Stored items
::::

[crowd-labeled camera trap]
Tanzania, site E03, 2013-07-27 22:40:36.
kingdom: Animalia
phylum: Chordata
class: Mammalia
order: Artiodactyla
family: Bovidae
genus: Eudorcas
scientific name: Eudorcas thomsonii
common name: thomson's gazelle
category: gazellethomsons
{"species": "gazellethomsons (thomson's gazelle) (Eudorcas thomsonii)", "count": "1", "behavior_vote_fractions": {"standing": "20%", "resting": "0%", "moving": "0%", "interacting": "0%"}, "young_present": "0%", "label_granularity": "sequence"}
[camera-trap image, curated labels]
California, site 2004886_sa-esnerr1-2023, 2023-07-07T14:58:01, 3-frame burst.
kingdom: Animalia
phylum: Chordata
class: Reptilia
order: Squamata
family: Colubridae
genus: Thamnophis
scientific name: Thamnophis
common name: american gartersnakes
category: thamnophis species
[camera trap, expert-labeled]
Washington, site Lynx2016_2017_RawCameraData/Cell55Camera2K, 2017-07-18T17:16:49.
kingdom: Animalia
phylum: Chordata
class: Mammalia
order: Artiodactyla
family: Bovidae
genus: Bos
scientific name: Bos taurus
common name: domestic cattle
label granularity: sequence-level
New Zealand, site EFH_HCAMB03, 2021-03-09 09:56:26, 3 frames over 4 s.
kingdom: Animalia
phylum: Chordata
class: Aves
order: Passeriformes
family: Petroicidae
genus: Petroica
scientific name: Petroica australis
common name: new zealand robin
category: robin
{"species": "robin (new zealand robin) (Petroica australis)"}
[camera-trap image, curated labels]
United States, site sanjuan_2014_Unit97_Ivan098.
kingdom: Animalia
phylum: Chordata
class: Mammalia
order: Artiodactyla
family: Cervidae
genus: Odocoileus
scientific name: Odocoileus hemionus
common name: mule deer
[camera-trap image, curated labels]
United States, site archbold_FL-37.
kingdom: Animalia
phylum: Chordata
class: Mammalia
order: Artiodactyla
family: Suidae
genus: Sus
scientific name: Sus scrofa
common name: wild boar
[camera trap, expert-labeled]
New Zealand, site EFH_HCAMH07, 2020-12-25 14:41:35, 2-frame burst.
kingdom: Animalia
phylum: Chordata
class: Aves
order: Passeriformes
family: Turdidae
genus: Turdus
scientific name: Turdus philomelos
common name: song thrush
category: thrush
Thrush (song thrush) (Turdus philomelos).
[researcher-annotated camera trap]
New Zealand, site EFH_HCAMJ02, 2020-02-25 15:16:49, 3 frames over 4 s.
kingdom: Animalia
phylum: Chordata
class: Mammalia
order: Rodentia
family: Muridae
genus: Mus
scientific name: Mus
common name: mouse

::::

■ BRIEF:
Output every record exactly as written, with nothing dropped.

■ EXERCISE SOLUTION:
[crowd-labeled camera trap]
Tanzania, site E03, 2013-07-27 22:40:36.
kingdom: Animalia
phylum: Chordata
class: Mammalia
order: Artiodactyla
family: Bovidae
genus: Eudorcas
scientific name: Eudorcas thomsonii
common name: thomson's gazelle
category: gazellethomsons
{"species": "gazellethomsons (thomson's gazelle) (Eudorcas thomsonii)", "count": "1", "behavior_vote_fractions": {"standing": "20%", "resting": "0%", "moving": "0%", "interacting": "0%"}, "young_present": "0%", "label_granularity": "sequence"}
[camera-trap image, curated labels]
California, site 2004886_sa-esnerr1-2023, 2023-07-07T14:58:01, 3-frame burst.
kingdom: Animalia
phylum: Chordata
class: Reptilia
order: Squamata
family: Colubridae
genus: Thamnophis
scientific name: Thamnophis
common name: american gartersnakes
category: thamnophis species
[camera trap, expert-labeled]
Washington, site Lynx2016_2017_RawCameraData/Cell55Camera2K, 2017-07-18T17:16:49.
kingdom: Animalia
phylum: Chordata
class: Mammalia
order: Artiodactyla
family: Bovidae
genus: Bos
scientific name: Bos taurus
common name: domestic cattle
label granularity: sequence-level
New Zealand, site EFH_HCAMB03, 2021-03-09 09:56:26, 3 frames over 4 s.
kingdom: Animalia
phylum: Chordata
class: Aves
order: Passeriformes
family: Petroicidae
genus: Petroica
scientific name: Petroica australis
common name: new zealand robin
category: robin
{"species": "robin (new zealand robin) (Petroica australis)"}
[camera-trap image, curated labels]
United States, site sanjuan_2014_Unit97_Ivan098.
kingdom: Animalia
phylum: Chordata
class: Mammalia
order: Artiodactyla
family: Cervidae
genus: Odocoileus
scientific name: Odocoileus hemionus
common name: mule deer
[camera-trap image, curated labels]
United States, site archbold_FL-37.
kingdom: Animalia
phylum: Chordata
class: Mammalia
order: Artiodactyla
family: Suidae
genus: Sus
scientific name: Sus scrofa
common name: wild boar
[camera trap, expert-labeled]
New Zealand, site EFH_HCAMH07, 2020-12-25 14:41:35, 2-frame burst.
kingdom: Animalia
phylum: Chordata
class: Aves
order: Passeriformes
family: Turdidae
genus: Turdus
scientific name: Turdus philomelos
common name: song thrush
category: thrush
Thrush (song thrush) (Turdus philomelos).
[researcher-annotated camera trap]
New Zealand, site EFH_HCAMJ02, 2020-02-25 15:16:49, 3 frames over 4 s.
kingdom: Animalia
phylum: Chordata
class: Mammalia
order: Rodentia
family: Muridae
genus: Mus
scientific name: Mus
common name: mouse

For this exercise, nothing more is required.